◆ **EXERCISE TEXT**:

Ryan Hunter-Reay treated, released from hospital after violent Pocono crash

LONG POND, Pa. -- Andretti Autosport driver Ryan Hunter-Reay has been treated and released after he was involved in a high-impact crash during IndyCar qualifying at Pocono Raceway on Saturday. However, he has not been cleared to drive, pending a re-evaluation Sunday morning.

Hunter-Reay needed assistance to get out of his car and limped to an ambulance after he appeared to lose control of the No. 28 Honda and the left side slammed the protective soft wall. The car then shot down the track and hit the inside wall.

Hunter-Reay, whose last IndyCar win was at Pocono in 2015, had trouble putting weight on his legs, complained of pain in his hips, and was helped to an ambulance before being taken to Lehigh Valley Hospital-Cedar Crest.

"During qualifying today, out of nowhere, the car stepped out on me," Hunter-Reay said. "It was a bit of a wiggle, which I caught. The second time it happened, it came with no warning - which is a bit confusing. I hit my hip pretty bad as well as my knee, so the doctors thought it would be best to go in for further evaluation. After a CT scan and MRI, I am able to go and get a good night's sleep. I'm sure I'll wake up sore, but will hopefully be able to get back in the DHL machine tomorrow.

He had topped the speed chart in Saturday morning's practice.

Indianapolis 500 champion Takuma Sato, who was the last driver to take his qualifying laps, posted an average of 219.639 mph to win the pole for the race.

Sato was worried for Hunter-Reay, his friend -- and the wreck put a tinge of unease into his mind.

◆ **WORK REQUEST**: Revise the Pocono crash report from the passage starting at "LONG POND, Pa." and ending at "Valley Hospital-Cedar Crest.", with "ambulance" replaced by "emergency vehicle".

◆ **Stored data entries**:
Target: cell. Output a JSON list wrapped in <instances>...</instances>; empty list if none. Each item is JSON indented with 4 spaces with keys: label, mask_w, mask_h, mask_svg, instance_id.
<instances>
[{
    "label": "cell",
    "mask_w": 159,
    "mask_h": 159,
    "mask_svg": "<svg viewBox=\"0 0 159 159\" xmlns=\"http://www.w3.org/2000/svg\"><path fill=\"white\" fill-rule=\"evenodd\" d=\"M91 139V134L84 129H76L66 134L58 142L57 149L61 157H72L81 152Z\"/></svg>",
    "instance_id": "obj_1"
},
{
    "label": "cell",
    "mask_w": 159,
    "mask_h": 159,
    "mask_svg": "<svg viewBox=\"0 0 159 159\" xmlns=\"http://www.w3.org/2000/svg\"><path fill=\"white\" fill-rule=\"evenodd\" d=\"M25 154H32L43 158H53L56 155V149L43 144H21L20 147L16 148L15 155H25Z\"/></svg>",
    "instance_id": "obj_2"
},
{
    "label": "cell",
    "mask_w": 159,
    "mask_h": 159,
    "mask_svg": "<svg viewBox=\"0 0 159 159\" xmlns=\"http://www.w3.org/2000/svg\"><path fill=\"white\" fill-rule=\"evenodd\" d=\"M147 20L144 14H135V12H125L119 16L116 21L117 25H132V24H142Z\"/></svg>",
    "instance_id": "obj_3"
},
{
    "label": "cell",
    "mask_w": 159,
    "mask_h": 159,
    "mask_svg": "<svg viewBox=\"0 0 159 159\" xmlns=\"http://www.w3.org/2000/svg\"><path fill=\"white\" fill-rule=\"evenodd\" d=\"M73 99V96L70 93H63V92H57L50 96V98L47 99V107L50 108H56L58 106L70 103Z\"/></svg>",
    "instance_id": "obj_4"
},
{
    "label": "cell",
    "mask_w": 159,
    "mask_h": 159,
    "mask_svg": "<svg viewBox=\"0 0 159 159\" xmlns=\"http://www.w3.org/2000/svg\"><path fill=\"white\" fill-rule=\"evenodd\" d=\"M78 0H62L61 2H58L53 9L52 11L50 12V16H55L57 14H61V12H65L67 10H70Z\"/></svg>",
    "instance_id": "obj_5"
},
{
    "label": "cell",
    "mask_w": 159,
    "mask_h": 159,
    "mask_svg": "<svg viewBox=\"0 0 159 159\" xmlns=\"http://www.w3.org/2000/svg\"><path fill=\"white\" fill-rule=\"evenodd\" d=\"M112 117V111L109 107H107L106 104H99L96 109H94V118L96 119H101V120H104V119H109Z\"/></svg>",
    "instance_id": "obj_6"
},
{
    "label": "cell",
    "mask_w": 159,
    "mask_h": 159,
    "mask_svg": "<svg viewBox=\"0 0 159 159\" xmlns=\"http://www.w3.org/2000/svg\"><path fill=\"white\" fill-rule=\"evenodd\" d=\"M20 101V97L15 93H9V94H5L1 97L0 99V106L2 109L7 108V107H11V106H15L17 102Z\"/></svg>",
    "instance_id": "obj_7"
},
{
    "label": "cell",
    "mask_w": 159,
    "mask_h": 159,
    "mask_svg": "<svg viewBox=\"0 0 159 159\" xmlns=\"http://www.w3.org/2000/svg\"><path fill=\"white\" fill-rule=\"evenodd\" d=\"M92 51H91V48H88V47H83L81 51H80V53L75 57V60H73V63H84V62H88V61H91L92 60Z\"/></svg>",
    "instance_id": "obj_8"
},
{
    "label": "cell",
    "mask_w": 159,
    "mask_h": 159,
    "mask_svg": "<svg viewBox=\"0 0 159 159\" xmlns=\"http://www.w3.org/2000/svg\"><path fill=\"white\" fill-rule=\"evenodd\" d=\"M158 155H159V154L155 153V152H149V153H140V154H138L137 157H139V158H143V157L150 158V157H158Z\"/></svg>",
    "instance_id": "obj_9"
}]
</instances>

◆ **ANSWER BOX**:
LONG POND, Pa. -- Andretti Autosport driver Ryan Hunter-Reay has been treated and released after he was involved in a high-impact crash during IndyCar qualifying at Pocono Raceway on Saturday. However, he has not been cleared to drive, pending a re-evaluation Sunday morning.

Hunter-Reay needed assistance to get out of his car and limped to an emergency vehicle after he appeared to lose control of the No. 28 Honda and the left side slammed the protective soft wall. The car then shot down the track and hit the inside wall.

Hunter-Reay, whose last IndyCar win was at Pocono in 2015, had trouble putting weight on his legs, complained of pain in his hips, and was helped to an emergency vehicle before being taken to Lehigh Valley Hospital-Cedar Crest.